Only in theory. In practice, they'll reverse your edits if you're anonymous.

"They" will revert vandalism and other inappropriate edits regardless of whether you are logged in or not. Likewise "they" often keep good edits from editors who are not logged in. Feel free to provide links here to reasonable edits (as diffs) that were reverted just because you were "anonymous", and I'll probably be able to tell you exactly why they were reverted. (Disclosure: I am a frequent editor of Wikipedia - registered with a different name there to what I use here.)

Comment Re:Seriously (Score 1) 179

.... A share of stock is ownership in a company, making a bet that the value of the company will increase - over the long term - faster than inflation will.

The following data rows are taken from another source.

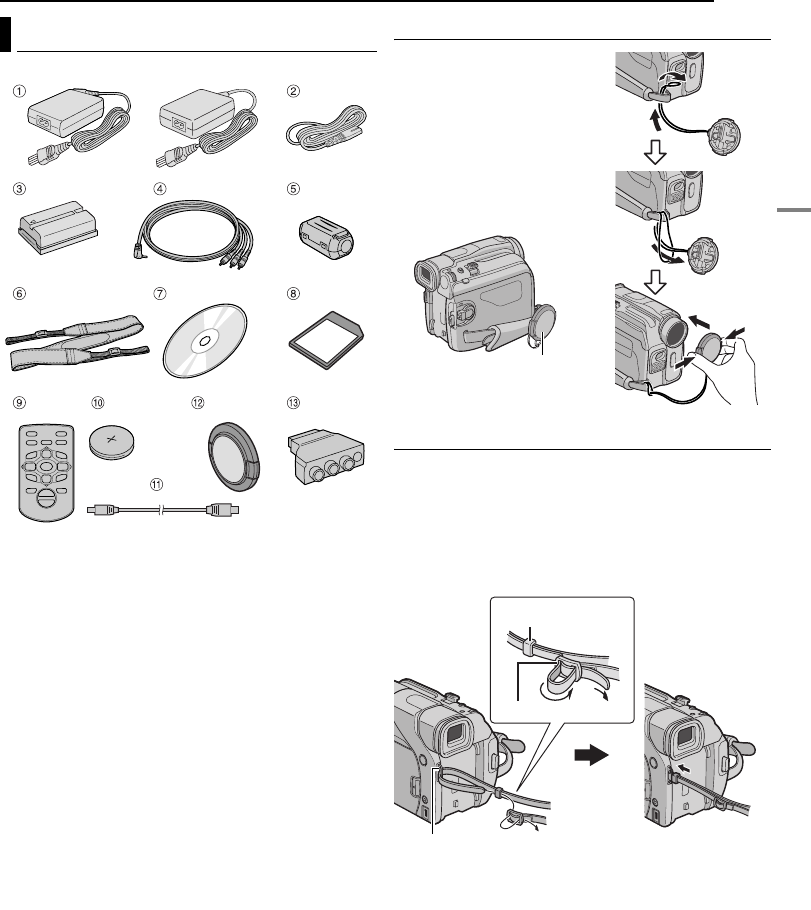 ①

②

③

④

⑤

⑥

⑦

⑧

⑨

⑩

⑪

⑫

⑬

Remember the good old days when a share of stock was ownership in a company, making a bet that the company would make a profit and pay a dividend ...

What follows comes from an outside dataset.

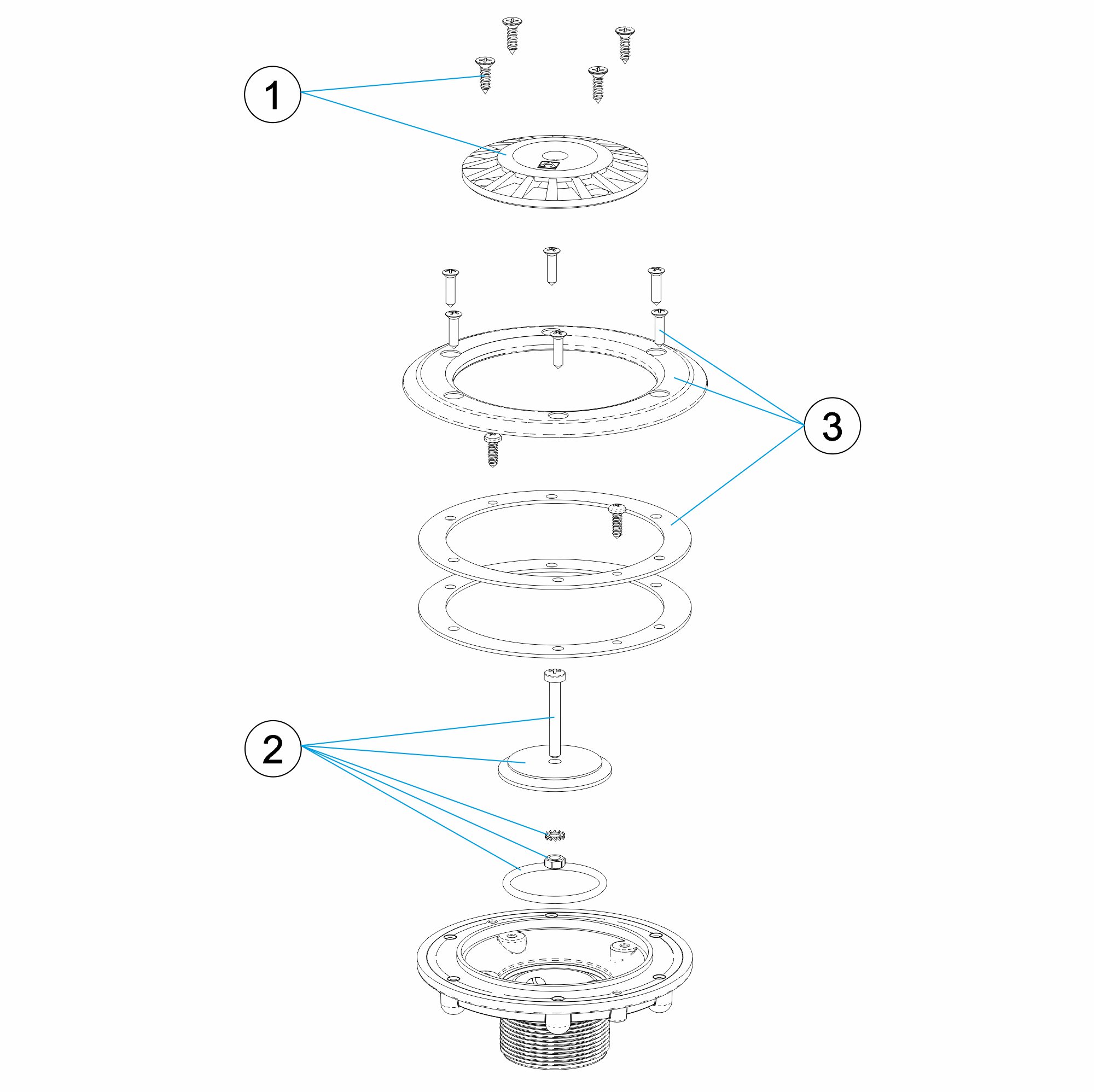 1

3

2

Comment Retroactive law (Score 1) 622

I'll presume that you're a troll but you drag out the age old "If you've got nothing to hide... argument" Here are a couple of issues with this argument. 1. Retroactive violation of new laws: Let's imagine that you're a smoker and that you smoke in your house. The government could pass a law saying "Smoking is not allowed inside any building. Anyone caught must pay a $500 fine." They can now either go back and look at their surveillance data and retroactively charge you for smoking in your house in the past

The problem there is not the surveillance, it's the retroactive law. It's fundamentally wrong that I can do something legal today, and then tomorrow the law might change retroactively so that I can be prosecuted for doing something that was legal at the time that I did it. It's irrelevant whether the evidence is from surveillance (covert or otherwise) or from witnesses who saw me (in public or in private), or by my own admission. If I can't travel back in time to change my behaviour, nobody should be able to change the legality of my past behaviour.